Ciel, however, was not so foolish. No, in retrospect, his reaction seemed so silly. It was obvious that his fingers ending up flinging the planchette without him realizing it, so it gave the appearance of snapping out of his hand. Then, having successfully scared himself, he had an asthma attack. It was just… embarrassing. He was thankful no one had been there to see it.

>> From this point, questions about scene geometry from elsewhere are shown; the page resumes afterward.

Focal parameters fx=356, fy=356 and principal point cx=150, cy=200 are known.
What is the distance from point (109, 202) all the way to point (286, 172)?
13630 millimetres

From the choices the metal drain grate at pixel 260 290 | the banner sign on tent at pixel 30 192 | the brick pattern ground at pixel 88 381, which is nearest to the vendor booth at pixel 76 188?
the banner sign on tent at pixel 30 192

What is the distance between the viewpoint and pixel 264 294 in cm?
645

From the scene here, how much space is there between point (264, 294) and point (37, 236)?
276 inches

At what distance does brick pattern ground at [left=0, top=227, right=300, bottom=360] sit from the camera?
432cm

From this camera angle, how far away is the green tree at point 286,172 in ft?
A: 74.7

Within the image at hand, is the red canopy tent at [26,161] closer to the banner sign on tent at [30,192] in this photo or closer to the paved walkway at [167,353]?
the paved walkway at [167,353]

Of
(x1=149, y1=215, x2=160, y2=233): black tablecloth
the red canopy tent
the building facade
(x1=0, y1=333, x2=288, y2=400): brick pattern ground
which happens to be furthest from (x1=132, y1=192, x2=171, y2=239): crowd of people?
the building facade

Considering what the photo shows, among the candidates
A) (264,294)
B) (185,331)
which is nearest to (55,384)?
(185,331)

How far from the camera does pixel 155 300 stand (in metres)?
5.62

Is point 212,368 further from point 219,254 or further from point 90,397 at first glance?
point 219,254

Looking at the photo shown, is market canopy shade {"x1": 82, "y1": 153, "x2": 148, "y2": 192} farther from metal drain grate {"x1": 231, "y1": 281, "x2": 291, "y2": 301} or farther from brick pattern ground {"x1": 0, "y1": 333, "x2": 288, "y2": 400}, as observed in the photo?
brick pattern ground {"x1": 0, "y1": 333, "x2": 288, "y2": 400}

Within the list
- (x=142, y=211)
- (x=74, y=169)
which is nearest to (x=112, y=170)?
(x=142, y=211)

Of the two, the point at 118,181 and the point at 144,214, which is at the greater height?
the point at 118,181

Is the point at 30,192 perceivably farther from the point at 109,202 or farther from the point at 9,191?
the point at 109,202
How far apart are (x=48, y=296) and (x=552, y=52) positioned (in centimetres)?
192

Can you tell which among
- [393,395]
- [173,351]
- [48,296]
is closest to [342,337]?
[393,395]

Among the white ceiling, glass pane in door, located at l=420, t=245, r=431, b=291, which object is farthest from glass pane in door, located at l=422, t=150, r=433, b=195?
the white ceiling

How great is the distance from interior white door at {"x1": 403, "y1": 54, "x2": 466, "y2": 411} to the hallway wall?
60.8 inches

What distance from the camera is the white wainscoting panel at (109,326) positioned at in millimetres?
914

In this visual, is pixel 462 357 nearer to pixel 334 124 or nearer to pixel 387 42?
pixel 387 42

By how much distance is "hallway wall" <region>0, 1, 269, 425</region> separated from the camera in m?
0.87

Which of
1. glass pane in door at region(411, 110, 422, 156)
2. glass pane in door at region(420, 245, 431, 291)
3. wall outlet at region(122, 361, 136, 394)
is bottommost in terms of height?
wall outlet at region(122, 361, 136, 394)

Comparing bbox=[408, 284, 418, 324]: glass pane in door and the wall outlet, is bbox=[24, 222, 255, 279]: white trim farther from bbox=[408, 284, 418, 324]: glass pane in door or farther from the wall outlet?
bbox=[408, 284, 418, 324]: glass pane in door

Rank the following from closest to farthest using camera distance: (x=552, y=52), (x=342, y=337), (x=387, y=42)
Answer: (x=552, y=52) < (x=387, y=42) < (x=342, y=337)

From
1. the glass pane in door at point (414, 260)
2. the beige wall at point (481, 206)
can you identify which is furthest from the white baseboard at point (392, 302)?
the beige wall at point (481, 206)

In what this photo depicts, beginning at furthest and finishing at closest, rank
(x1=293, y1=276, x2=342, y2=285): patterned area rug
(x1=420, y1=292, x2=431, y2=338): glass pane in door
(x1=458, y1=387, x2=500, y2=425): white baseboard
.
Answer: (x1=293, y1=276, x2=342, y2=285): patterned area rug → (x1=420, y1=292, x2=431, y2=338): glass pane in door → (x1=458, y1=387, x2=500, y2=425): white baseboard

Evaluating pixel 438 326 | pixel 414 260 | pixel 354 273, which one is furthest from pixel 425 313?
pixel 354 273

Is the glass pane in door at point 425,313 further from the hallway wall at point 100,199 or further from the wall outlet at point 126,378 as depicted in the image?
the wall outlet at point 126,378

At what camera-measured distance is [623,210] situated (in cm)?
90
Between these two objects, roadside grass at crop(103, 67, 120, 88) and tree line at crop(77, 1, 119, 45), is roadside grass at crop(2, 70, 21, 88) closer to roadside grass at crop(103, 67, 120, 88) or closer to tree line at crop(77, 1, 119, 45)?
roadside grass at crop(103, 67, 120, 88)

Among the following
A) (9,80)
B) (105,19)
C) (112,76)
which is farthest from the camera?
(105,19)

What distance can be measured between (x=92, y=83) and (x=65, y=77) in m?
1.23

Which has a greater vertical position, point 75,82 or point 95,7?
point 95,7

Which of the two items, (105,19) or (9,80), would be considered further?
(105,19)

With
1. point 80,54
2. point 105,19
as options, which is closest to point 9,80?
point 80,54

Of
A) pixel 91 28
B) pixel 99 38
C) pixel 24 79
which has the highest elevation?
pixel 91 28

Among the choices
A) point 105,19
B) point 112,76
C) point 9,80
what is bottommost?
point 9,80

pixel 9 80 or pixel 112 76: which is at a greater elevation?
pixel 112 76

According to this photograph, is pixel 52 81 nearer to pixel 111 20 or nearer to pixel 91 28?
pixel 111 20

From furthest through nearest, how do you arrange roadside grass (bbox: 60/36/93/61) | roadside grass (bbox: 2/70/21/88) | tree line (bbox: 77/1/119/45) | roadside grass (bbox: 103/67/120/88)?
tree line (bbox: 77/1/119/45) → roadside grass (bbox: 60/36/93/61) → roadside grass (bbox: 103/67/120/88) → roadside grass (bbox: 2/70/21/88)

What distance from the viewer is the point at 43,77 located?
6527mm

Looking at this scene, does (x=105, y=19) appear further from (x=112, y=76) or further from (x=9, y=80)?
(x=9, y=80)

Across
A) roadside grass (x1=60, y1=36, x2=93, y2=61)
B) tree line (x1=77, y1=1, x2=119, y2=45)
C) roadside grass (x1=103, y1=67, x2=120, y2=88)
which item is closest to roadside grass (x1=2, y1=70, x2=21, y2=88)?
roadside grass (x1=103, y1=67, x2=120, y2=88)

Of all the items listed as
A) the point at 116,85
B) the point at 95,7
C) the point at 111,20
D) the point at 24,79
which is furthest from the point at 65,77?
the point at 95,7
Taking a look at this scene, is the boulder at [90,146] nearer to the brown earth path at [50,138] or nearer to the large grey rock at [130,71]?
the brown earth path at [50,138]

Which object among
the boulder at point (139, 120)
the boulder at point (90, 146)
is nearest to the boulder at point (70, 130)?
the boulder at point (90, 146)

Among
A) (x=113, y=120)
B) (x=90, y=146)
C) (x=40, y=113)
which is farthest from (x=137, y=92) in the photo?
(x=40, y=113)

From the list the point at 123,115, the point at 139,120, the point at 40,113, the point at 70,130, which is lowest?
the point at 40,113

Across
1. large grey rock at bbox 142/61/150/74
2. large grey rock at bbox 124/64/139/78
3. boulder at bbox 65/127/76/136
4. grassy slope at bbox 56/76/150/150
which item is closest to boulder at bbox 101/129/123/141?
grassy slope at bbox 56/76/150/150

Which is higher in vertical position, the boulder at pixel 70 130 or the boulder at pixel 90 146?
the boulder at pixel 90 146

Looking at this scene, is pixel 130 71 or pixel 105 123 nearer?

Since the event, nothing much had really changed. Despite his growing confidence that he'd used the toy to successfully scare himself, Ciel had thrown the thing out. If he could scare himself into having an asthma attack once, he could do it twice, and there was no joy in something that uncomfortable. Once thrown out, he'd resumed his life as normal. Each morning he woke, dressed himself in his school uniform, and left for school. His parents had meant well when enrolling him in Catholic school, but his faith had waned to nothing by about thirteen. At best, Ciel was an atheist. There was nothing out in the universe waiting for anyone, and it was a bit silly for people to still believe in monsters under the bed.

No, in Ciel's mind, it was an event he couldn't forget soon enough.

Vincent and Rachael Phantomhive, however, did notice a difference in their son. It wasn't immediate, and they blamed themselves for this later, thinking that if only they'd seen the signs earlier, maybe they could have done something. Maybe they could have saved him. But this sign was so small, so insignificant, that if they could be blamed for everything else, they could not be blamed for this. Ciel's appetite began to change. His appetite had always been flighty anyway, just as with all growing boys. But it was on an inconspicuous day in early March that Ciel decided he was going to stop eating breakfast. It had actually been a conscious decision, but only because he'd realized he'd been wasting Rachael's breakfasts for the last week, barely eating his eggs or taking one bite of toast. Neither of his parents noticed this, and neither of them should have.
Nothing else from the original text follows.